(Records)

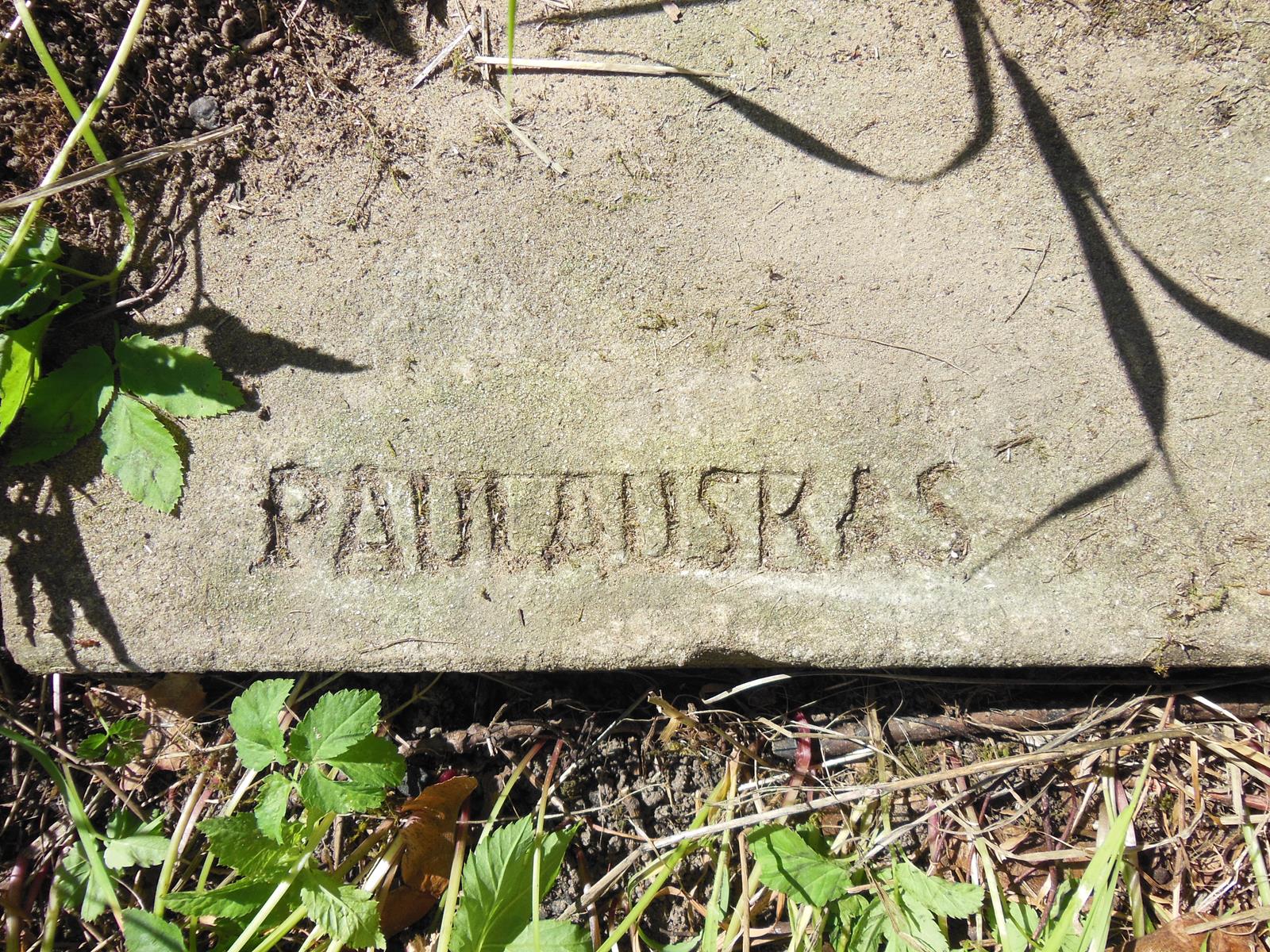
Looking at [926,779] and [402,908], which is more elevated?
[926,779]

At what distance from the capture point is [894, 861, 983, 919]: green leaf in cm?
172

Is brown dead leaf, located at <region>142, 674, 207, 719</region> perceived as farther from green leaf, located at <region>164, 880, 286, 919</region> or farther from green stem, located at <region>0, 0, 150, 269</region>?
green stem, located at <region>0, 0, 150, 269</region>

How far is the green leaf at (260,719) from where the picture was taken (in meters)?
1.64

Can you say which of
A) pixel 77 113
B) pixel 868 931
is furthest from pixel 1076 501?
pixel 77 113

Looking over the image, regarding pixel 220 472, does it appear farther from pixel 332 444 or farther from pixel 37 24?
pixel 37 24

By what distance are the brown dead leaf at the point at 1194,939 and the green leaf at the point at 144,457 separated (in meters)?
2.36

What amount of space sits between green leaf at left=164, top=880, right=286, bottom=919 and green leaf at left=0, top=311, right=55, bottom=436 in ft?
3.33

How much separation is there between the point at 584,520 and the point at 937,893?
114 centimetres

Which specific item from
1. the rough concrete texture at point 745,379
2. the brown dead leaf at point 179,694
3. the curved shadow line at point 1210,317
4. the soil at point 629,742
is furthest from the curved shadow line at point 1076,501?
the brown dead leaf at point 179,694

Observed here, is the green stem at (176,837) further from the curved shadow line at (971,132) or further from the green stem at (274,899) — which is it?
the curved shadow line at (971,132)

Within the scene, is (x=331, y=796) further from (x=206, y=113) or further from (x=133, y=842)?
(x=206, y=113)

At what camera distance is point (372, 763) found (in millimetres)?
1668

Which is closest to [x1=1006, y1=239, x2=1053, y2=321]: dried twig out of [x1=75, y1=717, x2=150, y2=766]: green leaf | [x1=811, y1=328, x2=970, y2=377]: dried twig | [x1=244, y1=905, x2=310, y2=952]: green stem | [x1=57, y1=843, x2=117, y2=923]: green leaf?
[x1=811, y1=328, x2=970, y2=377]: dried twig

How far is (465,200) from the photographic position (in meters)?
1.71
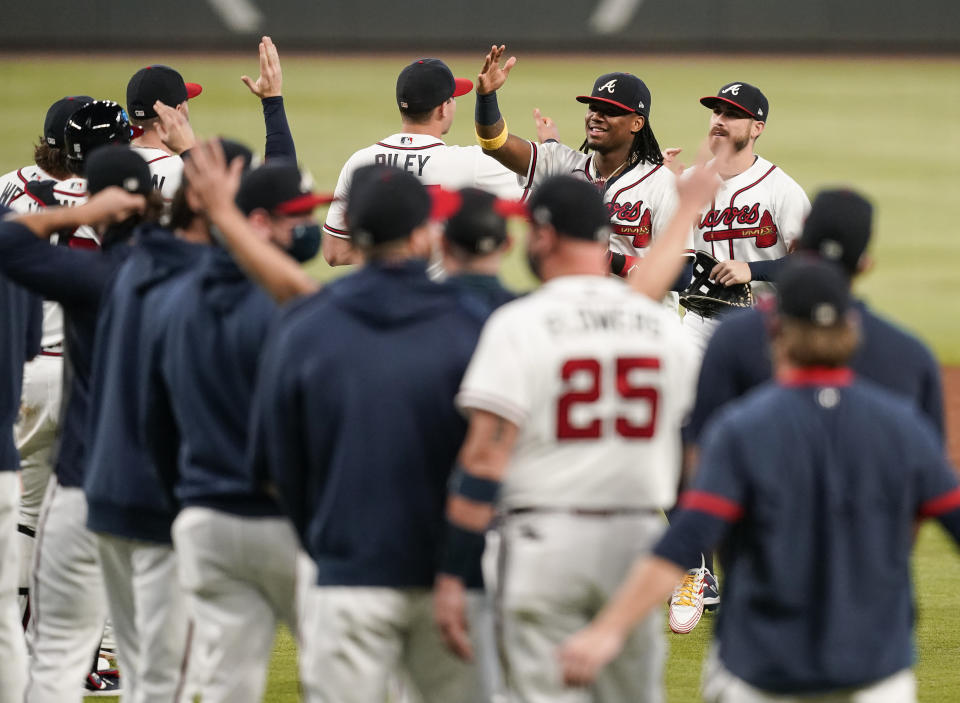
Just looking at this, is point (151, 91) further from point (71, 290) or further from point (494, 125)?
point (71, 290)

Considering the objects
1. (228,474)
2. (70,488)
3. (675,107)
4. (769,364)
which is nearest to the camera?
(769,364)

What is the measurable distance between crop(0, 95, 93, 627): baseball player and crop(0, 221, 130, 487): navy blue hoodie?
889 mm

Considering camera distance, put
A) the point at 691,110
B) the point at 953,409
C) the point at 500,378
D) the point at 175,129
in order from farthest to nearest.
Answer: the point at 691,110 → the point at 953,409 → the point at 175,129 → the point at 500,378

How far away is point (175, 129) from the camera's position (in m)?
5.45

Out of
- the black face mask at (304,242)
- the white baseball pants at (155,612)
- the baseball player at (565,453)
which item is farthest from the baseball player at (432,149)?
the baseball player at (565,453)

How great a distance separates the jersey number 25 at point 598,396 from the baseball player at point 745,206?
3223mm

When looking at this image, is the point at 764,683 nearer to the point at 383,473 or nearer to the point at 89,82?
the point at 383,473

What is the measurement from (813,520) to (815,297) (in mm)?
416

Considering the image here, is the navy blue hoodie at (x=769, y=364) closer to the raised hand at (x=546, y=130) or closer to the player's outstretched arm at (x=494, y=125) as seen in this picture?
the player's outstretched arm at (x=494, y=125)

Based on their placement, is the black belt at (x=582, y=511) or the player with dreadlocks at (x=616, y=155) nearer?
the black belt at (x=582, y=511)

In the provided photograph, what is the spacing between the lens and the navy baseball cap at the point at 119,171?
13.7 feet

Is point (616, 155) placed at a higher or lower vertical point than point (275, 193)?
higher

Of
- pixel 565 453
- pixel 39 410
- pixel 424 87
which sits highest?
pixel 424 87

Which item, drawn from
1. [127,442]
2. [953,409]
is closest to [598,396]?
[127,442]
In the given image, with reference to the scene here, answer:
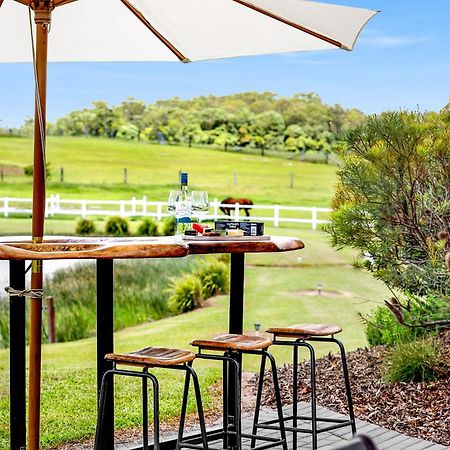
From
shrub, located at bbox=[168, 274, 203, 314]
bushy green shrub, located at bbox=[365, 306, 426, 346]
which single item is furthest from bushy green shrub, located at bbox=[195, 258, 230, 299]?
bushy green shrub, located at bbox=[365, 306, 426, 346]

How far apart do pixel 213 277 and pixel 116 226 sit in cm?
335

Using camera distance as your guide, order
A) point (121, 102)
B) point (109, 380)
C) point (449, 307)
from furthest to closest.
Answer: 1. point (121, 102)
2. point (449, 307)
3. point (109, 380)

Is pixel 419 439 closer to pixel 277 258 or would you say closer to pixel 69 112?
pixel 277 258

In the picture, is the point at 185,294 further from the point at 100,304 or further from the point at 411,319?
the point at 100,304

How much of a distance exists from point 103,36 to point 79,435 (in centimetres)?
248

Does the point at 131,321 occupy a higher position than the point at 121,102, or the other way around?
the point at 121,102

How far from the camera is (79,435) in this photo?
215 inches

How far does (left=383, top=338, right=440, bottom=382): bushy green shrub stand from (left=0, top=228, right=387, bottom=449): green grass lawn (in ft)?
1.42

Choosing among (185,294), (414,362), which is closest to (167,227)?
(185,294)

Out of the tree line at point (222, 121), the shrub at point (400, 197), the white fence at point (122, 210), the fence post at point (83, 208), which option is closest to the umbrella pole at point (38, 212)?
the shrub at point (400, 197)

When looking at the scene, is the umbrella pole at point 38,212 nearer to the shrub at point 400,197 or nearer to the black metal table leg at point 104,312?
the black metal table leg at point 104,312

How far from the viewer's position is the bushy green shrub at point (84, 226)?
594 inches

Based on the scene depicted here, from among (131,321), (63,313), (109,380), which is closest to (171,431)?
(109,380)

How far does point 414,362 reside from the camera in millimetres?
5602
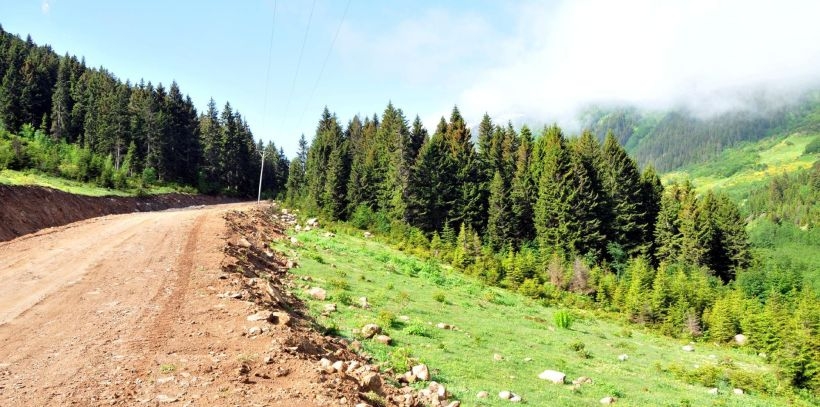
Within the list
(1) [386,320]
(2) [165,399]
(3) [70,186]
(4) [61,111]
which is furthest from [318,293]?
(4) [61,111]

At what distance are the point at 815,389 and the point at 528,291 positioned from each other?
2141 cm

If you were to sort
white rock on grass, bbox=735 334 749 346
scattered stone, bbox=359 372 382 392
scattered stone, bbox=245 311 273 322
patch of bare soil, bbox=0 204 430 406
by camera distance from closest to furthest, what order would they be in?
patch of bare soil, bbox=0 204 430 406 → scattered stone, bbox=359 372 382 392 → scattered stone, bbox=245 311 273 322 → white rock on grass, bbox=735 334 749 346

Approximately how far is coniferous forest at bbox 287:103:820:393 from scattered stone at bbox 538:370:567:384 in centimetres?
2764

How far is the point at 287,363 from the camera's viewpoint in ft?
31.1

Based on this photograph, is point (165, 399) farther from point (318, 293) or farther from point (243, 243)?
point (243, 243)

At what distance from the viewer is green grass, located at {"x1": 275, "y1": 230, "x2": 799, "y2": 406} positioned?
14.0m

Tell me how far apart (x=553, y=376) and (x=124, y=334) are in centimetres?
1302

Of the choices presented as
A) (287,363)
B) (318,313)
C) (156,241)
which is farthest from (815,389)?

**EXERCISE DETAILS:** Copy out every line of the records above word for word, leaving out the pictures.

**PROBLEM SOLUTION:**
Looking at [926,779] and [402,908], which is more elevated?
[926,779]

At what distance from the capture point is [894, 861, 983, 919]: green leaf in cm?
172

Is brown dead leaf, located at <region>142, 674, 207, 719</region> perceived as farther from green leaf, located at <region>164, 880, 286, 919</region> or farther from green stem, located at <region>0, 0, 150, 269</region>?
green stem, located at <region>0, 0, 150, 269</region>

How far is the green leaf at (260,719) from where the picture was taken (in meters)?
1.64

Can you say which of
A) pixel 77 113
B) pixel 868 931
is furthest from pixel 1076 501?
pixel 77 113

Looking over the image, regarding pixel 220 472, does it appear farther from pixel 332 444 or farther from pixel 37 24?
pixel 37 24

By what distance are the brown dead leaf at the point at 1194,939 and the green leaf at the point at 144,457 separated (in meters)?
2.36

What amount of space sits between green leaf at left=164, top=880, right=286, bottom=919 and green leaf at left=0, top=311, right=55, bottom=436 in ft?
3.33

How much separation is there between the point at 584,520 and the point at 937,893?
114 centimetres

Which specific item from
1. the rough concrete texture at point 745,379
2. the brown dead leaf at point 179,694
3. the curved shadow line at point 1210,317
4. the soil at point 629,742
is furthest from the curved shadow line at point 1076,501?
the brown dead leaf at point 179,694

Observed here, is the green stem at (176,837) further from the curved shadow line at (971,132) or further from the green stem at (274,899) — which is it?
the curved shadow line at (971,132)

Within the scene, is (x=331, y=796) further from (x=206, y=113) or further from (x=133, y=842)?
(x=206, y=113)

At what camera distance is point (372, 763) found (in millimetres)?
1668

Which is closest to [x1=1006, y1=239, x2=1053, y2=321]: dried twig out of [x1=75, y1=717, x2=150, y2=766]: green leaf | [x1=811, y1=328, x2=970, y2=377]: dried twig | [x1=244, y1=905, x2=310, y2=952]: green stem | [x1=57, y1=843, x2=117, y2=923]: green leaf?
[x1=811, y1=328, x2=970, y2=377]: dried twig

How far is (465,200) from the photographic position (in meters)?
1.71
Just looking at this, is point (151, 91) further from point (71, 290) or further from point (494, 125)?
point (71, 290)

Considering the objects
1. (228,474)
2. (70,488)
3. (675,107)
4. (769,364)
which is nearest to the camera?
(769,364)

What is the measurable distance between crop(0, 95, 93, 627): baseball player and crop(0, 221, 130, 487): navy blue hoodie?
889 mm

Considering camera distance, put
A) the point at 691,110
B) the point at 953,409
C) the point at 500,378
D) the point at 175,129
in order from farthest to nearest.
Answer: the point at 691,110 → the point at 953,409 → the point at 175,129 → the point at 500,378

How far away is point (175, 129) from the camera's position (in m)?
5.45

Out of
- the black face mask at (304,242)
- the white baseball pants at (155,612)
- the baseball player at (565,453)
which item is farthest from the baseball player at (432,149)?
the baseball player at (565,453)

How great a distance separates the jersey number 25 at point 598,396 from the baseball player at point 745,206?
3223mm

When looking at this image, is the point at 764,683 nearer to the point at 383,473 or nearer to the point at 89,82?
the point at 383,473

What is the measurement from (813,520) to (815,297) (in mm)?
416

Considering the image here, is the navy blue hoodie at (x=769, y=364) closer to the raised hand at (x=546, y=130) or closer to the player's outstretched arm at (x=494, y=125) as seen in this picture?
the player's outstretched arm at (x=494, y=125)

Based on their placement, is the black belt at (x=582, y=511) or the player with dreadlocks at (x=616, y=155) nearer?
the black belt at (x=582, y=511)

In the provided photograph, what is the spacing between the lens and the navy baseball cap at the point at 119,171?
13.7 feet

Is point (616, 155) placed at a higher or lower vertical point than point (275, 193)?
higher

Of
- pixel 565 453
- pixel 39 410
- pixel 424 87
which sits highest?
pixel 424 87

Which item, drawn from
1. [127,442]
2. [953,409]
is closest to [598,396]?
[127,442]
In the given image, with reference to the scene here, answer:
From
shrub, located at bbox=[168, 274, 203, 314]
bushy green shrub, located at bbox=[365, 306, 426, 346]
which single item is furthest from bushy green shrub, located at bbox=[195, 258, 230, 299]?
bushy green shrub, located at bbox=[365, 306, 426, 346]

How far apart do pixel 213 277 and pixel 116 226 sit in cm?
335

Using camera distance as your guide, order
A) point (121, 102)
B) point (109, 380)
C) point (449, 307)
from furthest to closest.
Answer: 1. point (121, 102)
2. point (449, 307)
3. point (109, 380)

Is pixel 419 439 closer to pixel 277 258 or would you say closer to pixel 69 112?
pixel 277 258

In the picture, is the point at 185,294 further from the point at 100,304 or further from the point at 411,319?
the point at 100,304

How much of a distance exists from point 103,36 to point 79,435 (in centimetres)?
248

Does the point at 131,321 occupy a higher position than the point at 121,102, or the other way around?
the point at 121,102

How far from the camera is (79,435) in this photo?
215 inches

How far does (left=383, top=338, right=440, bottom=382): bushy green shrub stand from (left=0, top=228, right=387, bottom=449): green grass lawn (in ft)?
1.42

Choosing among (185,294), (414,362), which is closest to (167,227)?
(185,294)

Out of the tree line at point (222, 121), the shrub at point (400, 197), the white fence at point (122, 210), the fence post at point (83, 208), which option is closest to the umbrella pole at point (38, 212)?
the shrub at point (400, 197)

When looking at the scene, is the umbrella pole at point 38,212 nearer to the shrub at point 400,197 or nearer to the black metal table leg at point 104,312?
the black metal table leg at point 104,312

How far from the viewer's position is the bushy green shrub at point (84, 226)?
594 inches

Based on the scene depicted here, from among (131,321), (63,313), (109,380), which is closest to (171,431)?
(109,380)

How far does point 414,362 reside from the camera in millimetres?
5602
Within the list
(1) [386,320]
(2) [165,399]
(3) [70,186]
(4) [61,111]
which is furthest from [318,293]?
(4) [61,111]

At what distance are the point at 815,389 and the point at 528,291 positioned from each other?
2141 cm

If you were to sort
white rock on grass, bbox=735 334 749 346
scattered stone, bbox=359 372 382 392
scattered stone, bbox=245 311 273 322
patch of bare soil, bbox=0 204 430 406
by camera distance from closest to furthest, what order would they be in?
patch of bare soil, bbox=0 204 430 406 → scattered stone, bbox=359 372 382 392 → scattered stone, bbox=245 311 273 322 → white rock on grass, bbox=735 334 749 346

Approximately how far is coniferous forest at bbox 287:103:820:393 from scattered stone at bbox 538:370:567:384 in centimetres?
2764

How far is the point at 287,363 from the camera's viewpoint in ft?
31.1

Based on this photograph, is point (165, 399) farther from point (318, 293) or farther from point (243, 243)?
point (243, 243)

At what distance from the viewer is green grass, located at {"x1": 275, "y1": 230, "x2": 799, "y2": 406} positioned?
14.0m

Tell me how far apart (x=553, y=376) and (x=124, y=334) are in centimetres?
1302

Of the choices presented as
A) (287,363)
B) (318,313)
C) (156,241)
which is farthest from (815,389)?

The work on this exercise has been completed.